Minister-President of Wallonia
- In office 7 January 1992 – 25 January 1994
- Preceded by: Bernard Anselme
- Succeeded by: Robert Collignon

President of the Party of European Socialists
- In office February 1989 – May 1992
- Preceded by: Vítor Constâncio
- Succeeded by: Willy Claes

Leader of the Socialist Party
- In office 1981–1992
- Preceded by: André Cools
- Succeeded by: Philippe Busquin

Personal details
- Born: 3 September 1931 Ath, Belgium
- Died: 21 August 2012 (aged 80) Uccle, Belgium
- Party: Socialist Party
- Alma mater: Catholic University of Leuven

= Guy Spitaels =

Belgian politician (1931–2012)

Guy Gustave Arthur Ghislain Spitaels (/fr/; 3 September 1931 – 21 August 2012) was a Belgian politician of the Socialist Party. He was the 7th Minister-President of Wallonia from 1992 to 1994 and president of his party for thirteen years, until he was succeeded by Philippe Busquin.

==Career==
Spitaels graduated in 1957 in political and social sciences at the Universite Catholique de Louvain (UCL), and attended the College of Europe in Bruges 1957–1958. He quit the Roman Catholic faith and became a Freemason. He became a professor in labour law at the Université libre de Bruxelles (ULB).

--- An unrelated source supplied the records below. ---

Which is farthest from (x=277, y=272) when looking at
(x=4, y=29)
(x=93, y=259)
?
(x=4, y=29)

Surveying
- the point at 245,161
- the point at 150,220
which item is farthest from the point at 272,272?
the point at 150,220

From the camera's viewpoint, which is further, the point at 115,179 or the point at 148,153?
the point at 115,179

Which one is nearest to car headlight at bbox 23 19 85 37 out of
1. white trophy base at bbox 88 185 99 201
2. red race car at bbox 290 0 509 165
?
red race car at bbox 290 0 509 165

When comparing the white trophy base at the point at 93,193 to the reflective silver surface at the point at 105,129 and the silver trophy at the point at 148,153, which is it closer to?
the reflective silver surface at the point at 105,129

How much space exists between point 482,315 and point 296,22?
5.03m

In the early 1970s Spitaels was chief of staff to various Belgian socialist ministers. After the elections of 1974 Spitaels became a senator. He became mayor of Ath in 1977, an office he held for twenty years. The same year he became minister of Labour under Prime Minister Paul Vanden Boeynants. From 1979 to 1981 Spitaels was deputy prime minister under the governments of Wilfried Martens. He concurrently served as minister of the budget (1979–1980) and minister of transport (1980–1981). After the electoral defeat at the elections of 1981, the PS was relegated to the opposition and Guy Spitaels became party chairman of the PS (1981–1992). In the general elections of 1987 he led his party to electoral victory and back to power.

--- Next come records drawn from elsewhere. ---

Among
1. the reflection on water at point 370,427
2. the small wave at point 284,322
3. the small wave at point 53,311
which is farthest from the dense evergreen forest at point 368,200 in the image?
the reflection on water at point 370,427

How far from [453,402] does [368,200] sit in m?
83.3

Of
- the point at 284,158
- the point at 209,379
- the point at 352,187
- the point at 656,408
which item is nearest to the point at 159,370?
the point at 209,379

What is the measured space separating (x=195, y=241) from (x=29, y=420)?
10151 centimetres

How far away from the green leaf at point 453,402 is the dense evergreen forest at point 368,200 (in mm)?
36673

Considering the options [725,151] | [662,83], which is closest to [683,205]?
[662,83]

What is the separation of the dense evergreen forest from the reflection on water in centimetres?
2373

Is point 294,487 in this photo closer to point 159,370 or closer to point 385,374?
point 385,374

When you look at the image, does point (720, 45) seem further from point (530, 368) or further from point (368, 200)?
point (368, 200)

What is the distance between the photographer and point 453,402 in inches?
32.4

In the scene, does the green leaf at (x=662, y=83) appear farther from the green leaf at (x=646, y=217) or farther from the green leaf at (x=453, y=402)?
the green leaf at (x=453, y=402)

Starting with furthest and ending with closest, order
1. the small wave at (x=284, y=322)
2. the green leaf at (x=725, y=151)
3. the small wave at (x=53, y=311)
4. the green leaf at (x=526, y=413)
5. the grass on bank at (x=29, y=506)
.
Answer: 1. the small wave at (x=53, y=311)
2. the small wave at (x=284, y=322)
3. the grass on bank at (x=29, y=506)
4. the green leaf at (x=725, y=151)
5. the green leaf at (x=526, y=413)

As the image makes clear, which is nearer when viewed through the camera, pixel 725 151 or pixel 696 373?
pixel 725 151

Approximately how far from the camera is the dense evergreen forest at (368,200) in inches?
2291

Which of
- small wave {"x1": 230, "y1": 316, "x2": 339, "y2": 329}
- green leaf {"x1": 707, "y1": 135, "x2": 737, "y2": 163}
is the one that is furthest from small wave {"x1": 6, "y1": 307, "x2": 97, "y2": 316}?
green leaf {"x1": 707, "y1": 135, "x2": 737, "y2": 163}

With him and André Cools, the PS played a leading role in transformation the unitary structures of the Belgian state into a federalist system. The transformation was largely accomplished by 1989 and completely formalized in 1993.

In 1992 Spitaels arranged that he would become Minister-President of the Walloon Government. Along with other politicians from his party, he was involved in the Agusta scandal, which caused his resignation in 1994. In 1995 he was elected President of the Walloon Parliament but he had to resign from this office due to the scandal in 1997. Spitaels was convicted for passive bribery by the Court of Cassation in 1998. His political career would never recover from this scandal.

Before the Agusta scandal he was nicknamed Dieu (French for God), a reference to his great influence within the Parti Socialiste, which was the most powerful party of French-speaking Belgium in those days.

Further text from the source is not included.